A Massachusetts Land Court judge last week dismissed the central claim in a complicated property rights case that centers on an attempt by a group of developers to open up access to a vast area of landlocked lots off Moshup Trail in Aquinnah.

If it is allowed to stand, the ruling by the Hon. Mark Green may block development on over 100 acres that includes a rare, windswept coastal heathland off Moshup Trail.

Attorneys for the town of Aquinnah and the Vineyard Conservation Society (VCS) called the decision an environmental victory.

"This has far-reaching consequences; it's a very important environmental decision," said Aquinnah town counsel Ronald H. Rappaport.

"There is no question about the environmental significance of this," said VCS executive director Brendan O'Neill.

"We're pleased that Judge Green saw it our way," said Jennifer Roberts, a Boston attorney who represented VCS in the case.

VCS, the town of Aquinnah and a long list of private property owners are defendants in the case.

Plaintiffs in the case are Bear Realty Trust, controlled by James DeCoulis and Maria Kitris, and Gossamer Wing Realty Trust, controlled by Benjamin Hall Jr.

Attorneys for the plaintiffs had no comment on the ruling.

Issued on June 4, the 18-page decision can be summed up in a single sentence: There is no legal access to well over 100 "setoff" lots located off Moshup Trail.

The entire town of Gay Head (now named Aquinnah) was divided into setoff lots in the late 1870s, the period that marks the beginning of all title research in the town.

The ruling is written in dense legal language, but the case turned on three central facts:

* The land court had previously determined that landlocked setoff lots are accompanied by what is known as an easement by implication, or an easement by necessity, but the easement must run to a road that was in existence at the time the lots were created.

* State Road was the only road in existence when the Moshup Trail setoff lots were created in the late 1800s.

* An easement by necessity from the Moshup Trail lots to State Road must run to the north through the Wampanoag Tribe of Gay Head tribal lands, but Judge Green found there can be no easement through the tribal lands because all the rights were wiped out nine years ago when the United States government, acting as a trustee for the tribe, took the land. Also, efforts to join the U.S. government as a party in the case were unsuccessful (in order to establish an easement by necessity, a landowner must bring into court every abutting landowner affected by the implied easement).

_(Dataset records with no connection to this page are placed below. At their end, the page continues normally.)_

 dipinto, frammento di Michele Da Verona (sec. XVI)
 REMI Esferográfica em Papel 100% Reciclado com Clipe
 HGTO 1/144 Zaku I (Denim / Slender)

"The easement cannot be placed on land of the United States," Judge Green concluded.

The judge acknowledged the weight of his ruling. "I am aware that the dismissal likely precludes plaintiffs' opportunity to prosecute their claims of an easement by necessity. . . . [I]n mitigation of the apparent harshness, I note that plaintiffs (and their predecessors in title) waited to present their claims for more than 100 years . . . and for nine more years after the United States acquired [the tribal lands]," he wrote.

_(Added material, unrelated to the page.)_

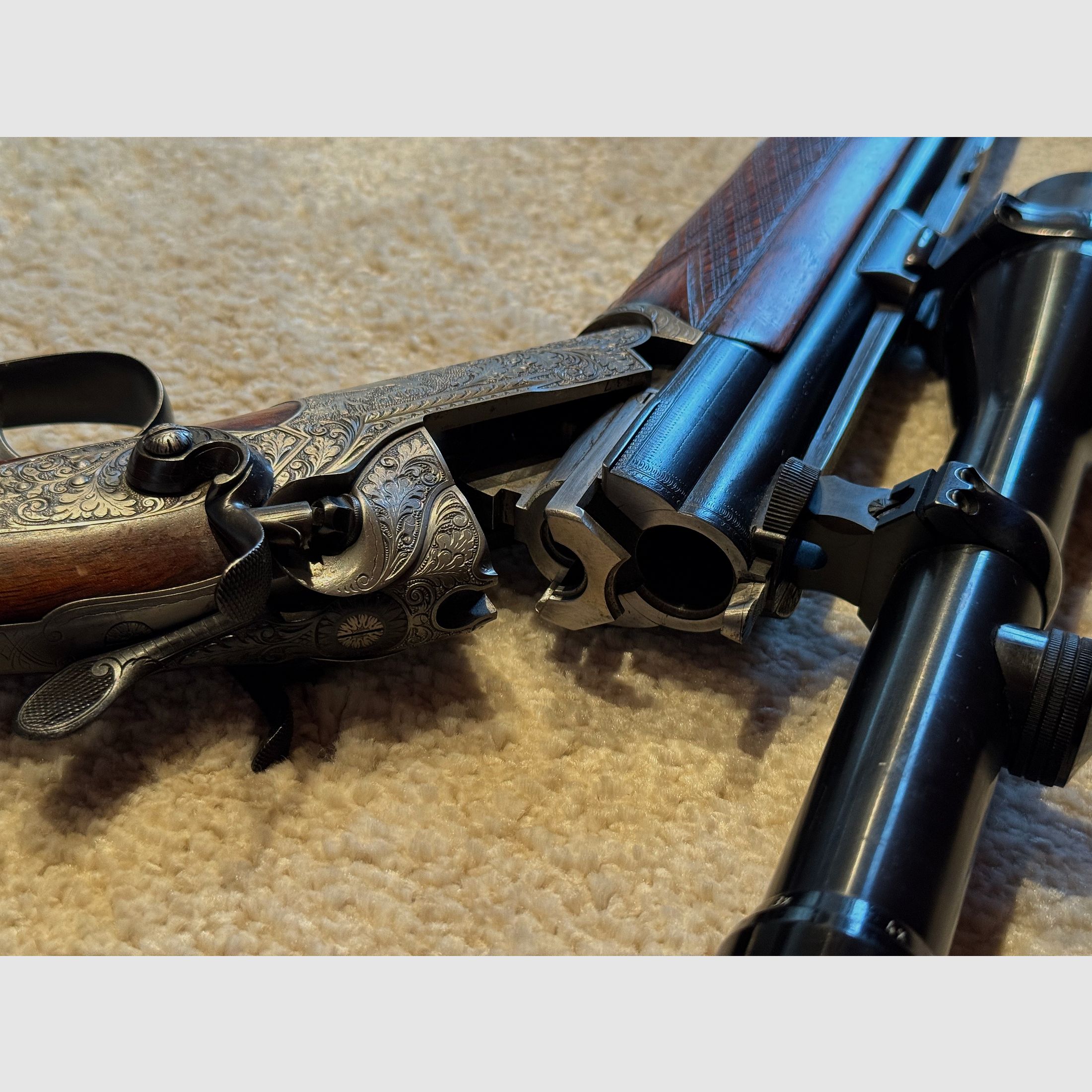 Ferlacher Hahnbockbüchsflinte | KAL 7x72R | 16/65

The ruling could have an impact on the value of the landlocked setoff lots.

It also has clear implications for a Moshup Trail conservation project begun by VCS about five years ago. The project involves protection of about 50 acres of coastal heathland, a rare habitat that is home to orchid bogs, northern harriers and spotted turtles. To date VCS has acquired about 25 setoff lots at a cost of some $3 million.

"This gives us renewed confidence in moving forward, because this project is not done," Mr. O'Neill said.

He also said the court decision underscores the advocacy role of VCS in the land protection movement on the Vineyard. "We like to frame the question: Who speaks for the land? As the stakes increase, an environmental defense fund will be pivotal," Mr. O'Neill said. He added:

"This is an important role that VCS plays in the land protection movement on Martha's Vineyard, which is advocacy on behalf of the land. With the Moshup Trail project, we are here to protect the last vestige of this coastal heathland."